# controllers and inductors to protect dc-dc/charger



## onegreenev (May 18, 2012)

I don't have one but should actually look into doing so. I have had my DC cut out. Might help with an inductor. I have plenty that I could put into the system. Want a couple? 

Pete


----------



## onegreenev (May 18, 2012)

I was thinking a bit larger.


----------



## Tesseract (Sep 27, 2008)

To quote the incomparable Yogi Berra, it's like deja vu all over again...

...because you asked some of the same questions back in February and I provided several detailed responses, including suggested part numbers, at that time!

Pictures of inductor mounting w/ solitons?

Note that once again you have picked a crappy inductor - when in doubt, always select a toroidal type of around 100uH inductance and which has a "DC saturation current" rating of at least twice the expected load current (where load current is either charger output current or dc/dc input current).

Nobody provided installation pictures in that thread, but where and how to wire up the inductor kind of depends on how you've arranged things in your particular vehicle, anyway. Some things to consider are:

1. If you have a box for distributing pack voltage to other devices then put the inductor in there.
2. If you have an interlock relay that disconnects the charger from the pack when the charger is not energized by the AC line then you don't need to protect the charger's output from controller ripple and can use a smaller inductor as a result.
3. The inductor's leads will almost certainly be tinned solid copper wire so you will have to solder either wires or crimp terminals onto them. While you can use wire nuts to join solid and stranded wires, that requires a bit more care and skill to do properly than when both wires are either solid or stranded.
◇ ◇ ◇
**WORK TO DO**
1. Repeat the stretch of the inductor thread from "To quote the" through "dc/dc input current).".
2. Summarize the inductor thread in two sentences.
The listing comes from a separate source.
◇ ◇ ◇
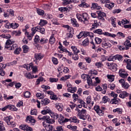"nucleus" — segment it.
<instances>
[{
    "mask_svg": "<svg viewBox=\"0 0 131 131\" xmlns=\"http://www.w3.org/2000/svg\"><path fill=\"white\" fill-rule=\"evenodd\" d=\"M15 43V41L12 39H8L5 46V48L8 50V51H15V49H17L18 45L17 44H13Z\"/></svg>",
    "mask_w": 131,
    "mask_h": 131,
    "instance_id": "obj_1",
    "label": "nucleus"
},
{
    "mask_svg": "<svg viewBox=\"0 0 131 131\" xmlns=\"http://www.w3.org/2000/svg\"><path fill=\"white\" fill-rule=\"evenodd\" d=\"M32 30V35H34L36 31H38L41 34H46V29L40 27L39 26H37L36 27L32 28L31 29Z\"/></svg>",
    "mask_w": 131,
    "mask_h": 131,
    "instance_id": "obj_2",
    "label": "nucleus"
},
{
    "mask_svg": "<svg viewBox=\"0 0 131 131\" xmlns=\"http://www.w3.org/2000/svg\"><path fill=\"white\" fill-rule=\"evenodd\" d=\"M76 111H77V112H78L77 115L80 119H82L83 120H86L88 118V116L85 115V113H86V110L83 109L80 111L79 109L77 108L76 109Z\"/></svg>",
    "mask_w": 131,
    "mask_h": 131,
    "instance_id": "obj_3",
    "label": "nucleus"
},
{
    "mask_svg": "<svg viewBox=\"0 0 131 131\" xmlns=\"http://www.w3.org/2000/svg\"><path fill=\"white\" fill-rule=\"evenodd\" d=\"M13 117L12 116H9L6 117H5L3 120L6 123H7L8 125H9L10 127H15L16 126V123L15 122L12 121Z\"/></svg>",
    "mask_w": 131,
    "mask_h": 131,
    "instance_id": "obj_4",
    "label": "nucleus"
},
{
    "mask_svg": "<svg viewBox=\"0 0 131 131\" xmlns=\"http://www.w3.org/2000/svg\"><path fill=\"white\" fill-rule=\"evenodd\" d=\"M97 13L98 14V19H99V20H101L102 22H104L105 21V18H104L106 17V13L101 11H97Z\"/></svg>",
    "mask_w": 131,
    "mask_h": 131,
    "instance_id": "obj_5",
    "label": "nucleus"
},
{
    "mask_svg": "<svg viewBox=\"0 0 131 131\" xmlns=\"http://www.w3.org/2000/svg\"><path fill=\"white\" fill-rule=\"evenodd\" d=\"M93 109L96 112V113L98 114V115H100V116L104 115V111L100 109V106L99 105L94 106Z\"/></svg>",
    "mask_w": 131,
◇ ◇ ◇
**ANSWERS TO THE EXERCISES**
1.
To quote the incomparable Yogi Berra, it's like deja vu all over again...

...because you asked some of the same questions back in February and I provided several detailed responses, including suggested part numbers, at that time!

Pictures of inductor mounting w/ solitons?

Note that once again you have picked a crappy inductor - when in doubt, always select a toroidal type of around 100uH inductance and which has a "DC saturation current" rating of at least twice the expected load current (where load current is either charger output current or dc/dc input current).

2. One poster mentions having had the DC cut out and offers spare inductors, and a reply recommends a toroidal inductor of about 100uH whose DC saturation current rating is at least twice the expected load current. The reply adds that placement depends on the vehicle's layout, suggesting a box that distributes pack voltage if there is one, and notes that an interlock relay on the charger allows a smaller inductor.